16 yıldır yapılan tüm seçimleri kazanan AK Parti, yeni bir zafer için çalışmalarına başladı. Türkiye’nin büyük bir ekonomik saldırı altında olduğu süreçte bile AK Parti, 31 Mart’ta yapılacak “Yerel Yönetimler Seçiminde” halkın umudu olmaya devam ediyor. Muhalefet partilerinin kendini yönetmekten aciz görüntüsü seçmeni AK Parti’nin yanında tutmaya yetiyor. Ancak seçmen AK Parti’nin beklentilerini dikkate almasını da istiyor…
MHP, cumhurbaşkanlığı seçiminde yapılan ittifakın yerel yönetimler seçiminde de devam etmesini arzu ediyor. AK Parti’den gelen açıklamalar MHP’yle ittifaka kapıların açık olduğunu gösteriyor. Sadece parti yönetimleri değil, her iki partinin seçmen tabanı da “Cumhur İttifakının” devam etmesini istiyor.
Yapılacak ittifaktan hem AK Parti, hem MHP, hem de Türkiye karlı çıkacaktır. Her iki parti seçmenini iyi yönlendirilirse, CHP 2014 seçimlerinde kazandığı 14 il belediye başkanlığından 10’unu kaybeder. Eskişehir, Hatay, Zonguldak, Giresun, Edirne, Burdur, Aydın, Tekirdağ, Yalova ve Kırklareli AK Parti’ye geçer. Partilerin oy oranları bunu gösteriyor. Son yerel seçim verilerine göre CHP’nin elinde sadece Sinop, İzmir, Çanakkale ve Muğla kalıyor. İstanbul’da da 5 ilçe MHP’nin vereceği destekle AK Parti’ye geçecek.
CHP, İstanbul ve Ankara’yı alma hayali kuruyormuş. Aman dikkat etsin; “Dimyat’a pirince giderken evdeki bulgurdan olmasın!”
Böyle bir tablo karşısında, 1 Nisan sabahı, ne Trump ne Esed ne de Bayık Kemal koltuğunu koruyabilir.

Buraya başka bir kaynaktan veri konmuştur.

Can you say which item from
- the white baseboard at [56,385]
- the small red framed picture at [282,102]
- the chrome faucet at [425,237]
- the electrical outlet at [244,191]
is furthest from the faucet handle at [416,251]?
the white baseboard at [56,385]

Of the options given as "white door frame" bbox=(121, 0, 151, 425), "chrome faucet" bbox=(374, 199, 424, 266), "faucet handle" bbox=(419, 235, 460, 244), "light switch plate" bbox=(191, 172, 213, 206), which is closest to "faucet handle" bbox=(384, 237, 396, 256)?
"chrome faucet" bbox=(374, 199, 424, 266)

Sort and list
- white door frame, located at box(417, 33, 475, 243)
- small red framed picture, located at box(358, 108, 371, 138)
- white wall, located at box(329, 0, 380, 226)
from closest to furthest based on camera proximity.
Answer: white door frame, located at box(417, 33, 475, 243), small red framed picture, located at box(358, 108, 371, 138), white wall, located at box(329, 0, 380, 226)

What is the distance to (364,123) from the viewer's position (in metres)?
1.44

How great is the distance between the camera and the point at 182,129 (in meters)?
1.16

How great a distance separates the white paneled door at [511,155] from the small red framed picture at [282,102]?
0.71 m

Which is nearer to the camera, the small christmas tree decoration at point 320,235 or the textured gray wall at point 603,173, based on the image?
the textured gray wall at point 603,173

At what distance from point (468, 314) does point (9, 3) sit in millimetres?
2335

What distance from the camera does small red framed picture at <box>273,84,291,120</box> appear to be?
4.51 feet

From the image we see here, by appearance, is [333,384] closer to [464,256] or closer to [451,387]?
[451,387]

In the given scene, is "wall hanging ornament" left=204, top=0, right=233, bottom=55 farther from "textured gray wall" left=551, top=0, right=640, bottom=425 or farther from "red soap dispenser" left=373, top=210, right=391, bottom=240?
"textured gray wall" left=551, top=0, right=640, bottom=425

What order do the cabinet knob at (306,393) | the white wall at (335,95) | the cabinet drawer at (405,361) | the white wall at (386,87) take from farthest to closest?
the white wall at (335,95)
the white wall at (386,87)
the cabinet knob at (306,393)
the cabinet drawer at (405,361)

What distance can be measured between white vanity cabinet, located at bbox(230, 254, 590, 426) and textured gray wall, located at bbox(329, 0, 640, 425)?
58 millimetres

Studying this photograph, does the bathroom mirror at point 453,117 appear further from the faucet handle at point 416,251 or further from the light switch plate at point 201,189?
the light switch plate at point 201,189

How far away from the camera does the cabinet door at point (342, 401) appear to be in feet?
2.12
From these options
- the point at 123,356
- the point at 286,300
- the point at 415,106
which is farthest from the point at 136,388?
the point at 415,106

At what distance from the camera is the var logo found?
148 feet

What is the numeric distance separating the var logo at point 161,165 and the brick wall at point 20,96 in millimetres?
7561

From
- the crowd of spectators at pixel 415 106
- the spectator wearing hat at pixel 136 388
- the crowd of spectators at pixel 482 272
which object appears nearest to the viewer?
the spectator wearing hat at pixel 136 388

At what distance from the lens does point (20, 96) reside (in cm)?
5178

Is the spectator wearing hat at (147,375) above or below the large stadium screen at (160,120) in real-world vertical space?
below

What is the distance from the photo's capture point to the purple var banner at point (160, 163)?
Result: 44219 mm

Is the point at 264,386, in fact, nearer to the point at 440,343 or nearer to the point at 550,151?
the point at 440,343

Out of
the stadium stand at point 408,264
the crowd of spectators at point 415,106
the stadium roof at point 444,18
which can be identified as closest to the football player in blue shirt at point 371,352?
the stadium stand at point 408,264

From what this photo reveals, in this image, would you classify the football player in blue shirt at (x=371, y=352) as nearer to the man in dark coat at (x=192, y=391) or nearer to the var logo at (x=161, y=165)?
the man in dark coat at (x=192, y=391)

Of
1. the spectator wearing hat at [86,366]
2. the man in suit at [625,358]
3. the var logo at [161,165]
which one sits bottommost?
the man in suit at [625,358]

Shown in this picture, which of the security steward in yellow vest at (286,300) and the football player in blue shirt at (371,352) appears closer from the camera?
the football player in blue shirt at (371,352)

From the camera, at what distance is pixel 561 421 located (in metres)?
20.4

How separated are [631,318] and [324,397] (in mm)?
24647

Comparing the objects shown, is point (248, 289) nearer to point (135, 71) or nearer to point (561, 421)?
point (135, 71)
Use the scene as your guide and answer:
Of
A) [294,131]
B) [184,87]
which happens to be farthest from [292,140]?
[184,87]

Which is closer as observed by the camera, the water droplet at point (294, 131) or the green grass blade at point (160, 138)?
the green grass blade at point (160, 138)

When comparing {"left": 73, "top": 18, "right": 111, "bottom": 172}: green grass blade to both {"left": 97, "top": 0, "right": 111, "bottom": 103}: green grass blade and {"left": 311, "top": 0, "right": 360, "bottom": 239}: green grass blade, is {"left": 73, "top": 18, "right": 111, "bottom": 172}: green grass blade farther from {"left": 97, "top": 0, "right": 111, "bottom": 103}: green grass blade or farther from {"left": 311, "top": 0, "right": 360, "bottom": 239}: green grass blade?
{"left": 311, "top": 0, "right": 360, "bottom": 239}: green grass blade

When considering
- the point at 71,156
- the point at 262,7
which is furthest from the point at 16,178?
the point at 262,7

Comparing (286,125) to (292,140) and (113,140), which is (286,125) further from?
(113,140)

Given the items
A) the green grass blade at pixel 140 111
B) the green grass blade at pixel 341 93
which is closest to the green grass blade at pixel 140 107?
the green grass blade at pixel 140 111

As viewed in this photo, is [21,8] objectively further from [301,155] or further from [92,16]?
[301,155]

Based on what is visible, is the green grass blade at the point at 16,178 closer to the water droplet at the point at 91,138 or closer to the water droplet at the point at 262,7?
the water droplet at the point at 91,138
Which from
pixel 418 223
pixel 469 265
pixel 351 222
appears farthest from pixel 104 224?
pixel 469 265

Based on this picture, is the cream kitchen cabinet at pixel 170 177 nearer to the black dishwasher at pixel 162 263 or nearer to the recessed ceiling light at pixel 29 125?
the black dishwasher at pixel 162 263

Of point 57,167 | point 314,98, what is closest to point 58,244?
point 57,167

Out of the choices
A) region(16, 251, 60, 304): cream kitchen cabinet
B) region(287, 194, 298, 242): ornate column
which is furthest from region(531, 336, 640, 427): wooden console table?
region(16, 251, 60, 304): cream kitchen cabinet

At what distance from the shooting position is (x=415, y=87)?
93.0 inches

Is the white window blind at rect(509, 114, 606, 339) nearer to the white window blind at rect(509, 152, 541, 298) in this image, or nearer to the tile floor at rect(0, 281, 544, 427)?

Kemal’i, 31 Mart gecesi, saat dokuzu beş geçe başlayacak isyanla kendi seçmeni devirecek. CHP’nin darbe yapma konusunda hayli tecrübeli bir seçmene sahip olduğunu biliyorsunuz. Muharrem, kongre ısrarından vaz geçip pusuya yattı. CHP’nin 31 Mart’ta yaşayacağı hezimetin kendisini genel başkanlığa taşıyacağını biliyor!
VATANDAŞLA ÇAY İÇEN Mİ, İÇMEYEN Mİ BAŞKAN OLACAK?
CHP’de Kemal can derdindeyken AK Parti’de gündem farklı. AK Parti, 15 Temmuz darbe girişiminden sonra İstanbul, Ankara, Bursa, Balıkesir gibi önemli büyükşehir belediye başkanlarını görevden alarak radikal bir değişim yoluna girdi. CHP, seçim sonrası genel başkanımız kim olacak belirsizliğini yaşarken; AK Parti, en iyi belediye başkan adayı kimdir, bunu nasıl ve nerede bulacağız gündemiyle meşgul!
AK Parti’nin adaylık kriterleri belli. Çalışkan, dürüst, ahlaklı; kapısı, sofrası ve gönlü halka açık, sivil toplum örgütleriyle irtibatlı isimler tercih edilecek. Parti yönetimi öyle olacağını açıkladı. Böyle olmazsa yukarıda bahsettiğim ittifakın AK Parti’ye getireceği kazanımlar bir anda başka partilere kayıverir. 15 yıl belediye başkanlığı yapıp bir esnaf çayı içmemiş başkanların devri bitmiştir umarım…
Parti’nin yönetim kadrosu bizden iyi biliyordur ama biz yine de hatırlatalım. AK Parti’nin iktidar yürüyüşü yerel yönetimlerdeki başarısıyla olmuştur. 2023 hedeflerine yürürken iktidarda kalmanın yolu da 31 Mart 2019’da yapılacak seçimi kazanmaktan geçecek. Parti yanlış adaylarla yola çıkıp, 24 Haziran’daki oy kaybını toparlayamazsa ciddi sorunlarla karşı karşıya kalır!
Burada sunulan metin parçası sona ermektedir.